No matter where Oldways Culinarias take us, my travel colleague Abby Sloane, Oldways Finance and Program Manager, always declares after each meal, My life is changed! Although Abbys unbridled enthusiasm for each new eating experience always makes us laugh, her instinct is instructive. An interest and commitment to health, good food and cooking is the first step to making a real change in your overall well-being (and weight and fitness or whatever you aspire to improve).
However, the practice of New Year’s Resolutions seems to doom us. In this first week of the new calendar year, perhaps you’ve resolved to make a home-cooked meal three times a week, or eat only vegetables and fruits, or run 5 miles every day. You aren’t alone.
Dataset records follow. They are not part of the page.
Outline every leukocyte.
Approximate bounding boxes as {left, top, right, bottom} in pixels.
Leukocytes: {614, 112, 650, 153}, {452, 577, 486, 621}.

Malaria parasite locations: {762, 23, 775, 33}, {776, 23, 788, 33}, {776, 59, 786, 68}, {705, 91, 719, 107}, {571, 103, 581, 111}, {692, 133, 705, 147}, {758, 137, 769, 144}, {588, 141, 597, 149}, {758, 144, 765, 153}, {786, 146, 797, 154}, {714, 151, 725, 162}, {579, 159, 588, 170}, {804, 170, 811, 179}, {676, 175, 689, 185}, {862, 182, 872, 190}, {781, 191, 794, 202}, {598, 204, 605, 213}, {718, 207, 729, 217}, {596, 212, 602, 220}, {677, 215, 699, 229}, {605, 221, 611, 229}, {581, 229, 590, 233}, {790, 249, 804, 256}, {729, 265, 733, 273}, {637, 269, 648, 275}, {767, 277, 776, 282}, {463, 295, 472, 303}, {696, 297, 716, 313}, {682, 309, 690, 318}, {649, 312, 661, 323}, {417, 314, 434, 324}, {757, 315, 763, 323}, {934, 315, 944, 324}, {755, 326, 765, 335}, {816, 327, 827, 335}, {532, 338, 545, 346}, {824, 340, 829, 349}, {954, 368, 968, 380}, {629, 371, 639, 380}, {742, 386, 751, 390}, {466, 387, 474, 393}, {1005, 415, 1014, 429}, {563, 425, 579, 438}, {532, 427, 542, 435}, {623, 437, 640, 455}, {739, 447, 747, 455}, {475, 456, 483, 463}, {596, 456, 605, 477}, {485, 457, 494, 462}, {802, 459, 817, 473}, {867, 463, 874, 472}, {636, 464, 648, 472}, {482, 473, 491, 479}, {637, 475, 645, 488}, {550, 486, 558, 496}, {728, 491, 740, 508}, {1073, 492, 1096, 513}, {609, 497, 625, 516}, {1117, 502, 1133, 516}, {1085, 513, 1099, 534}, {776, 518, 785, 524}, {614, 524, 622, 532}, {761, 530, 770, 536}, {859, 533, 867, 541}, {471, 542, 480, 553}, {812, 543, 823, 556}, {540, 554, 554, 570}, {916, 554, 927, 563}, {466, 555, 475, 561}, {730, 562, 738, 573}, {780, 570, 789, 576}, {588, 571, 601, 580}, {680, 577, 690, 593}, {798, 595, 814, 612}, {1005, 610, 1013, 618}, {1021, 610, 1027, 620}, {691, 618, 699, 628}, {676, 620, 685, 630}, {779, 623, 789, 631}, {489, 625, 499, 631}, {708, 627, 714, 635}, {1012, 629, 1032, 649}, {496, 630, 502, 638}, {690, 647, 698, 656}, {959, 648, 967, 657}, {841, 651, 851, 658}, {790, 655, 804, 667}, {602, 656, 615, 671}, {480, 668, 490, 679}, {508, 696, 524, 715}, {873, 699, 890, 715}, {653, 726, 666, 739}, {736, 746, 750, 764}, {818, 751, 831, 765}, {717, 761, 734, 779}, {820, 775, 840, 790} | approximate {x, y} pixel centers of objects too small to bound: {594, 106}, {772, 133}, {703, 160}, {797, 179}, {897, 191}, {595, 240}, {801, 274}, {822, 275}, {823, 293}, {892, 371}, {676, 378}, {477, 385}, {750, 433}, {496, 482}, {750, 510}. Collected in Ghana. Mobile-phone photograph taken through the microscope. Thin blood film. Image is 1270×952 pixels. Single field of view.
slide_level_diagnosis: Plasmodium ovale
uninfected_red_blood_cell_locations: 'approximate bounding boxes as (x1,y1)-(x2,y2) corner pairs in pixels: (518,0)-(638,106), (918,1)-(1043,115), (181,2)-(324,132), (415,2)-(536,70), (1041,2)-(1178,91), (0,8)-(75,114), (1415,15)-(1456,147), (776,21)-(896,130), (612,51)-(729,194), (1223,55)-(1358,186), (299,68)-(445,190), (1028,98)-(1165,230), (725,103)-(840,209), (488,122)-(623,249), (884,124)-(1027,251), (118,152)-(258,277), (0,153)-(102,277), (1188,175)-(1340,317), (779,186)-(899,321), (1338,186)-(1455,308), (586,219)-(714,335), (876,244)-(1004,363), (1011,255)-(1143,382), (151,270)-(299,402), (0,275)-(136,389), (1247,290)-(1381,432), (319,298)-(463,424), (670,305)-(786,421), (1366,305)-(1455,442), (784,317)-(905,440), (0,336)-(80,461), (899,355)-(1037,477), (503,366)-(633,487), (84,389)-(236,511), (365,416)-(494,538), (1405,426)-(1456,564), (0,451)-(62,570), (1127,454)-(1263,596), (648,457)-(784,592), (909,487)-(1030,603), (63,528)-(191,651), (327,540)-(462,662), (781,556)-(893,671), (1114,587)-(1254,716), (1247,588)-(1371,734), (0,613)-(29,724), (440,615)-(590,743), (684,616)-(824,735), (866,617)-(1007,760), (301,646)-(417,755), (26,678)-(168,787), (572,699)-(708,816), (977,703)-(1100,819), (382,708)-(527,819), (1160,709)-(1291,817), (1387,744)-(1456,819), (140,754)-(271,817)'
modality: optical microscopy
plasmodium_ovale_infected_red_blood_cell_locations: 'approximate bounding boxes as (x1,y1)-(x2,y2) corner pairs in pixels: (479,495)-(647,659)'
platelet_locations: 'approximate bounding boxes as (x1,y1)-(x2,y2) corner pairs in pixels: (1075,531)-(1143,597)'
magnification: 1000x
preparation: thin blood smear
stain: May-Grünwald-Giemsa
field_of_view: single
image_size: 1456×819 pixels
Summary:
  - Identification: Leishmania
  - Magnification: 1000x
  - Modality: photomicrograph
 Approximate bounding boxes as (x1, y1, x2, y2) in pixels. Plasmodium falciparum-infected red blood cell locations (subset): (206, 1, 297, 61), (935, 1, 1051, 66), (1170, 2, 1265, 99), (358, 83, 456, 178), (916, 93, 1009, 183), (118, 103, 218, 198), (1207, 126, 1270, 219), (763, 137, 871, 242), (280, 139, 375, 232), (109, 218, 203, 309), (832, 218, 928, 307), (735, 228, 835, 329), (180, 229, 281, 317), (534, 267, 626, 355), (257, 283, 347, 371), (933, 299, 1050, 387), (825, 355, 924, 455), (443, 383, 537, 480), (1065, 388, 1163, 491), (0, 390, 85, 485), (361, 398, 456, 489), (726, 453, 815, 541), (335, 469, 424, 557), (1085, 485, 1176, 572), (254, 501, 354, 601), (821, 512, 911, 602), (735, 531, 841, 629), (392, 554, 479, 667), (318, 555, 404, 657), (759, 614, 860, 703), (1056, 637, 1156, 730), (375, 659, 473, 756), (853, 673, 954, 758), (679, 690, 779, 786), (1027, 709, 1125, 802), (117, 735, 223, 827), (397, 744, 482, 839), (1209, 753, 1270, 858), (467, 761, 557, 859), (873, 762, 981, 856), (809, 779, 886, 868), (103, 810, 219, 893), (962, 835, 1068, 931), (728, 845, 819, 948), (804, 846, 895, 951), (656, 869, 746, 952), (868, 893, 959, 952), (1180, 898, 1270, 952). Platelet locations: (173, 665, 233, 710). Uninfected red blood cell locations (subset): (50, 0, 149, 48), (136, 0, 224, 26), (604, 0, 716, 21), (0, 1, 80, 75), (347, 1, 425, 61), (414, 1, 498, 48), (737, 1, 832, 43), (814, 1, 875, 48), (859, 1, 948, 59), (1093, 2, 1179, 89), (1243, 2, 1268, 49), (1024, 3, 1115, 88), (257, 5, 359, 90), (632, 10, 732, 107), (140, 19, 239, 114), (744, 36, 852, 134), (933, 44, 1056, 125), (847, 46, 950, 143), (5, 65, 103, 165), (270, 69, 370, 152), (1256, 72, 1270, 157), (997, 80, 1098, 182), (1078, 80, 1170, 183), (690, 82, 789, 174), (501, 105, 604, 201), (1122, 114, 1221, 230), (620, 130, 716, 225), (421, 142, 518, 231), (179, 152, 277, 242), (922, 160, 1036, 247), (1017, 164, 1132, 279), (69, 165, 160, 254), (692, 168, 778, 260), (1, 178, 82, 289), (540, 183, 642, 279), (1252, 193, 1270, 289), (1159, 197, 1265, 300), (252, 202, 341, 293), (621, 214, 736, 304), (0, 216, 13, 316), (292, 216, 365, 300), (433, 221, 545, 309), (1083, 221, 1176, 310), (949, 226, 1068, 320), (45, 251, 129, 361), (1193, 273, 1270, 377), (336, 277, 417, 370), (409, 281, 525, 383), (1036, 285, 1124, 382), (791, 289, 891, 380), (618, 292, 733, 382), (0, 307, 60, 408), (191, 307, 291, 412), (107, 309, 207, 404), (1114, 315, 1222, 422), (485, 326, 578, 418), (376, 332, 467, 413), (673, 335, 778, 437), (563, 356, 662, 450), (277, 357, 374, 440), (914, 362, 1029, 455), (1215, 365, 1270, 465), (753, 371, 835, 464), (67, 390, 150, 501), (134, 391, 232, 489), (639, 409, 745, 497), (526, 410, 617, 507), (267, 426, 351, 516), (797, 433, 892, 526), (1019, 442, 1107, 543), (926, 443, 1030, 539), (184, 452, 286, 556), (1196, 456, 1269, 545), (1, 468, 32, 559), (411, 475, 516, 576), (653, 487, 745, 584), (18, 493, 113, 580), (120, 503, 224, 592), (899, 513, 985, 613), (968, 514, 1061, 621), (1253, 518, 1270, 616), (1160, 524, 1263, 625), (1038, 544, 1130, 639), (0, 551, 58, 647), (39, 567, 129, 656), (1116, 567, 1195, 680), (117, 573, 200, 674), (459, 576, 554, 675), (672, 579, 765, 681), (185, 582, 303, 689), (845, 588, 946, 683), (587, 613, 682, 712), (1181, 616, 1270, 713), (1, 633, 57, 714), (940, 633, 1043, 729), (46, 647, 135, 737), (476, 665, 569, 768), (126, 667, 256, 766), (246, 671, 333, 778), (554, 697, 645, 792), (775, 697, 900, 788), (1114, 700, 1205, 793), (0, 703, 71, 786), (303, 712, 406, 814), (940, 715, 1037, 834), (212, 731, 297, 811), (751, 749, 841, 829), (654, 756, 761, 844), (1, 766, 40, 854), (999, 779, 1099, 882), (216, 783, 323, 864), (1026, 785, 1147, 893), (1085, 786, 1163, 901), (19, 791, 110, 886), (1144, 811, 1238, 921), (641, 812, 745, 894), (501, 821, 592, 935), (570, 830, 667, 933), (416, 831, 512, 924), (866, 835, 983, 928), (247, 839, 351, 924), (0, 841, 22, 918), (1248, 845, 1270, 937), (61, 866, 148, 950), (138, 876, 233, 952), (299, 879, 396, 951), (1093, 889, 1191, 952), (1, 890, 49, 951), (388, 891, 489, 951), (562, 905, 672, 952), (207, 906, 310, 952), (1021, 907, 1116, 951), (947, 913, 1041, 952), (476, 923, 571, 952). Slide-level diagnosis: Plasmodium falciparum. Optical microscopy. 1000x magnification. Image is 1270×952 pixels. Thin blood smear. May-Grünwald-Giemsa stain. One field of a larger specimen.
According to Statistic Brain, a group of self-described passionate number people dedicated to bringing accurate and timely statistics to us all, losing weight/getting healthy is the number 1 New Year’s resolution, held by 21.4% of the population. The next closest resolution is life/self improvements at 12.3%. Weight and health even trump love. Finding love is down at number 10, with only 4.3% looking to and the love of their life in this new year.
In this research completed on January 1, 2017, Statistic Brain also reports that only 9.2% of people who make resolutions believe they are successful in achieving their resolution. Similarly, in 2013, Forbes magazine reported that only 8% of people achieve their resolutions. According to Psychology Today, 90% of attempts to stop a bad habit or even follow through on a New Year’s resolution will fail.
So, if resolutions are failures, what brings success Ask Abby. It’s changing your life, changing the patterns that lead to the behavior you want to change. Resolutions often consist of broad sweeping statements, while real change comes about in small, structured steps.
If your number one goal is to lose weight and get healthy, Oldways has a suggested structure. It’s small steps that start with a commitment to cooking, whole foods, and traditional plant-based diets like the Mediterranean Diet. The Oldways Cart, which we created last year as a practical tool to put the Common Ground Consensus Statement into practice, is a great step-by-step blueprint for changing your life.
We won’t all succeed at first. In fact, it’s important to be ready for setbacks. Recognizing that these setbacks are a part of change is essential. As Jeffrey Kottler, PhD, writes in Psychology Today, Most people SAY they want to change, and they do mean it, but they want it to be easy. And it almost never is.
While we don’t promise changing your life will be easy, the great thing about Oldways approach to changing the way you eat is that it doesn’t mean deprivation. Rather, what we can promise is that this change in your life will be quite a delicious and pleasurable one!